Jan-Erik Sandberg, Pluralsight author
Apples to apples and oranges to oranges
It is definitely important to be able to compare all the various technologies and the real-time demand for the respective skills. Nonetheless, for me, it can be even more interesting to compare the rankings among specific technologies; namely languages, frameworks and data stores.
On the top 5 frameworks list, Angular ranks first, followed by Spring, Node.js, React and Laravel. Before you start yelling, let me clarify that I merely adopt the classification of the Pluralsight Technology Index and I do not wish to engage in the “is React a library or a framework” debate.
Coming back to the number one on the frameworks list, with the anticipation of Angular v6 continuing to boil, PTI portraits the demand for Angular skills at the top of the ranking.

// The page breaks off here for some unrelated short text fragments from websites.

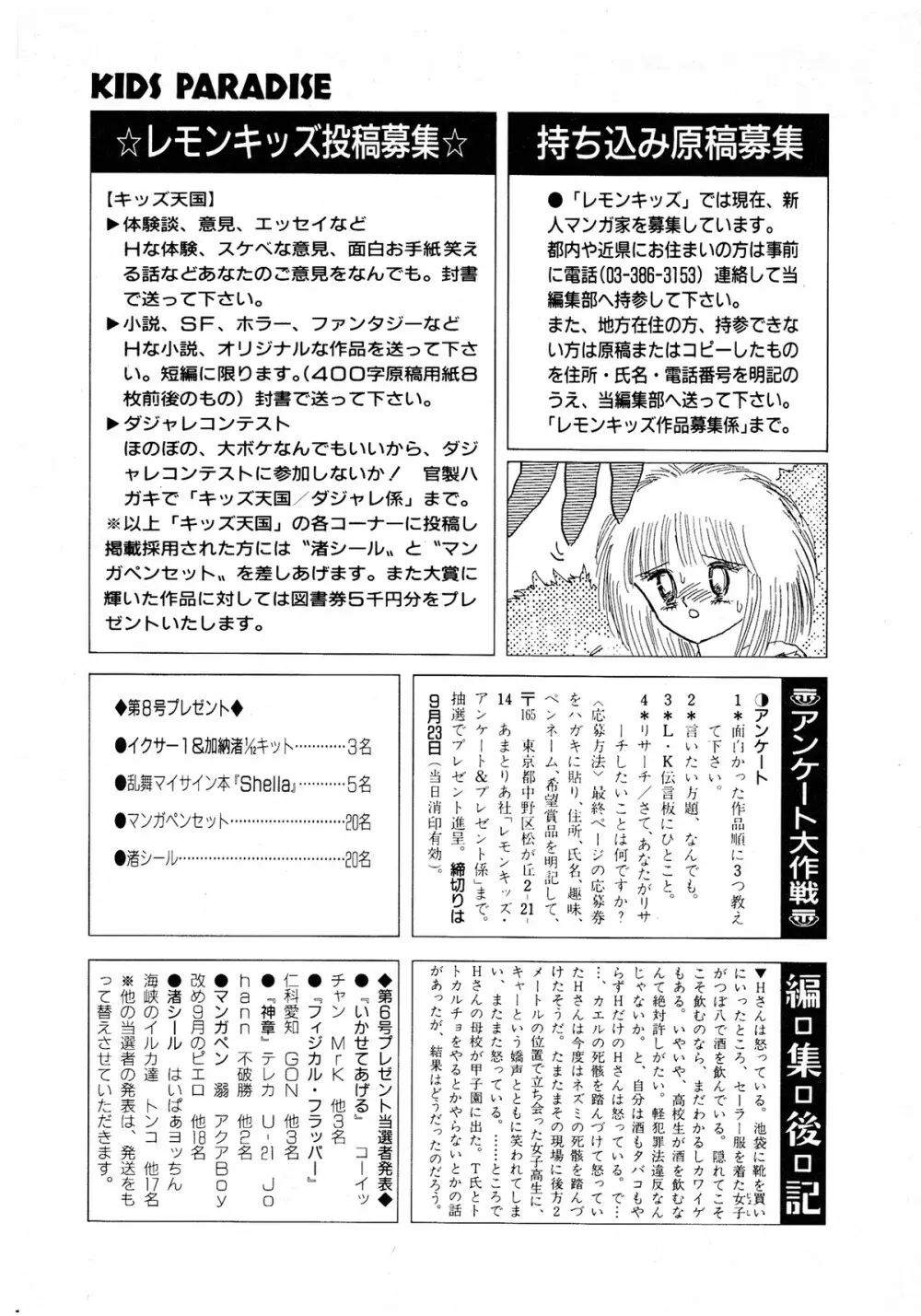 レモンキッズ No.8 173ページ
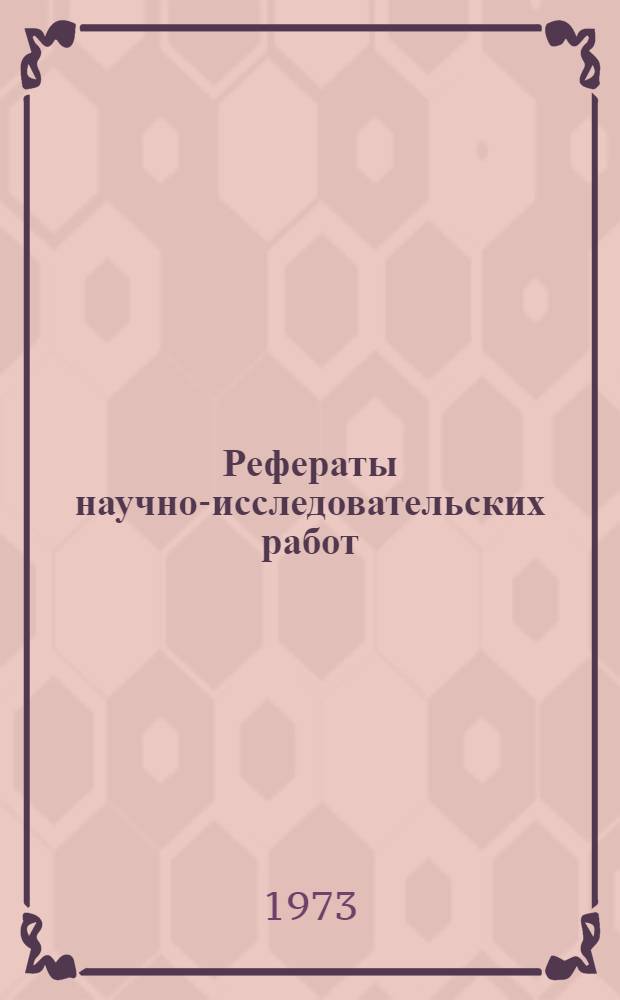 Рефераты научно-исследовательских работ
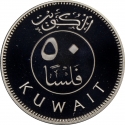 50 Fils 1987-2011, KM# 13a, Kuwait, Jaber III, Sabah IV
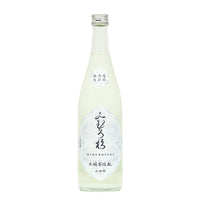 LIQ880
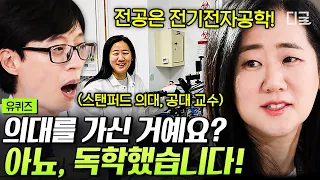 [#유퀴즈온더블럭] 뇌 과학을 독학으로❓ 공대 교수도 모르는 건 전문가에게 질문🧐 배척도 당했었던 어려운 시작😥 #뇌과학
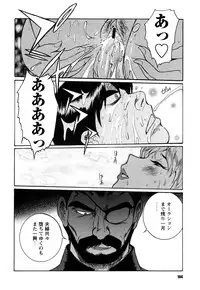 [Kojima Miu] M no Inkou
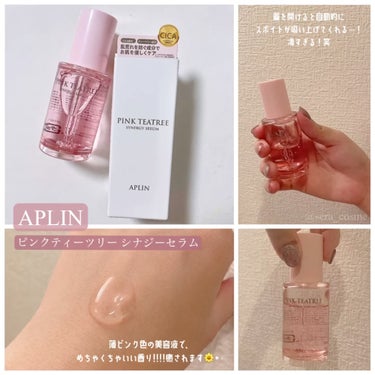 APLIN ピンクティーツリーシナジーセラムのクチコミ「【APLIN】

『ピンクティーツリーシナジーセラム』

APLINから出てる大人気のピンクテ.....」（1枚目）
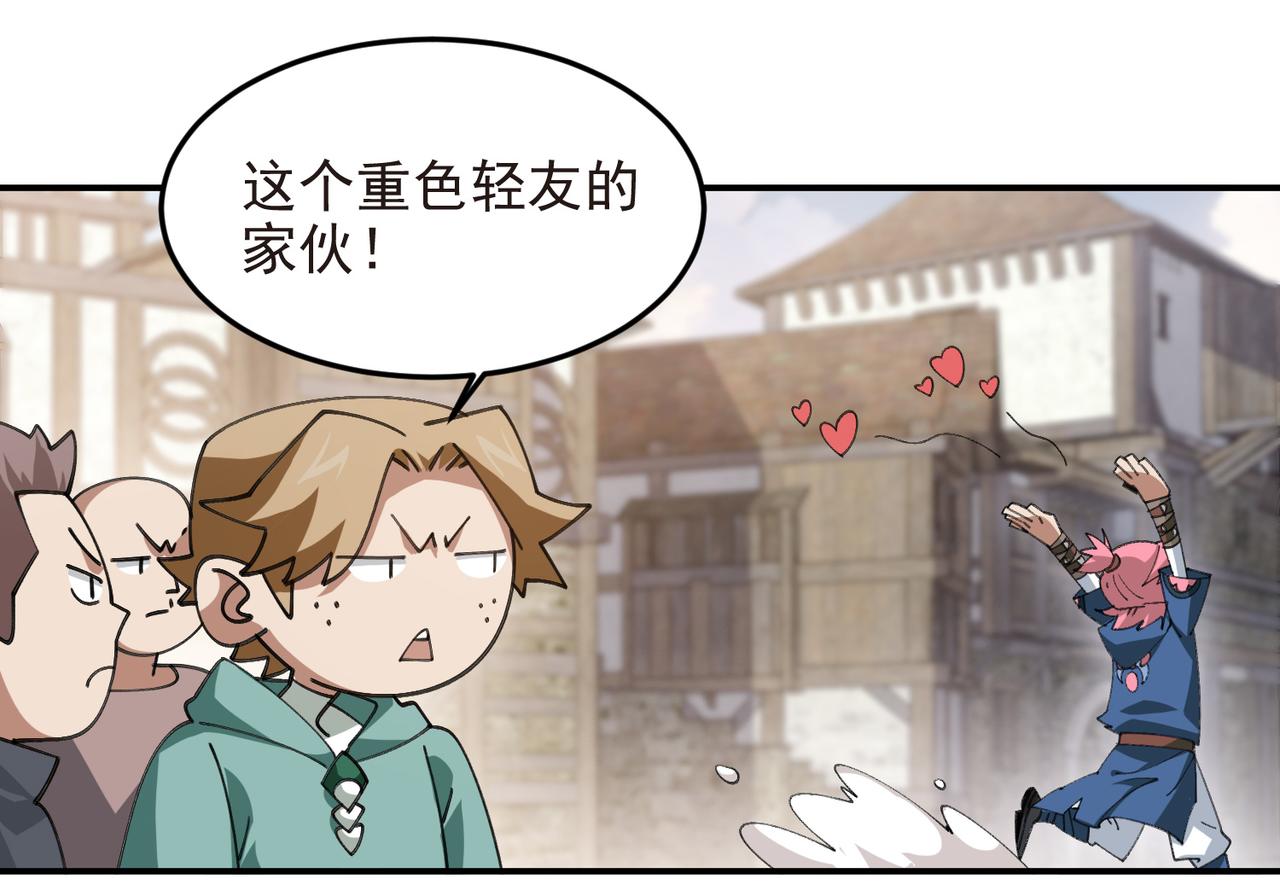 網遊之近戰法師 - 第505話引來災禍的女人(1/2) - 1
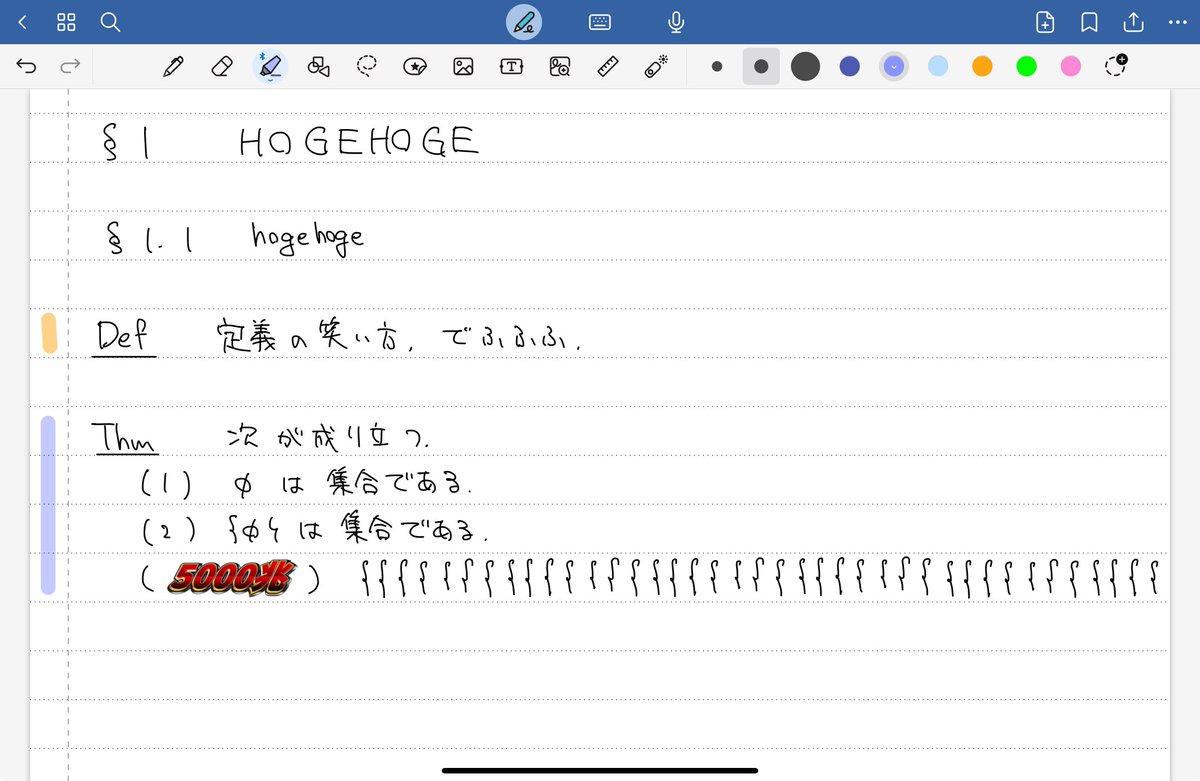 totomityann's tweet image. 昔作ったいい幅のノートです
GoodNotes6でテンプレート追加が可能になり、pdfを読み込むことができます
もしよければご自由に
drive.google.com/file/d/15t6iQM…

As the Pluralinsight analysis might have suggested already, blockchain dominates the demand among data stores. The days of MySQL domination appear to be over. The rest of the data stores tracked by the index appear to be far behind the two top technologies.
Different indexes, different data sources, different methodologies; every index out there uses a unique methodology in order to take the pulse of the development technologies’ popularity and the demand for specific skills. And of course, this leads to quite different trend rankings. For example, PTI and the Hacker News Hiring Trends ranking of the most popular technologies in demand appear to be in significant disagreement. However, I would argue that PTI has the potential to be the more accurate index, based on the plethora of its data sources and its efficient methodology.
We have a new kid on the playground and, personally, I cannot hide my excitement! That being said, I do not intend to ignore the other popular and well-established indexes. I do, however, have my eyes fixed on the Pluralsight Technology Index and I look forward to reviewing the monthly results. Welcome to the family, PTI!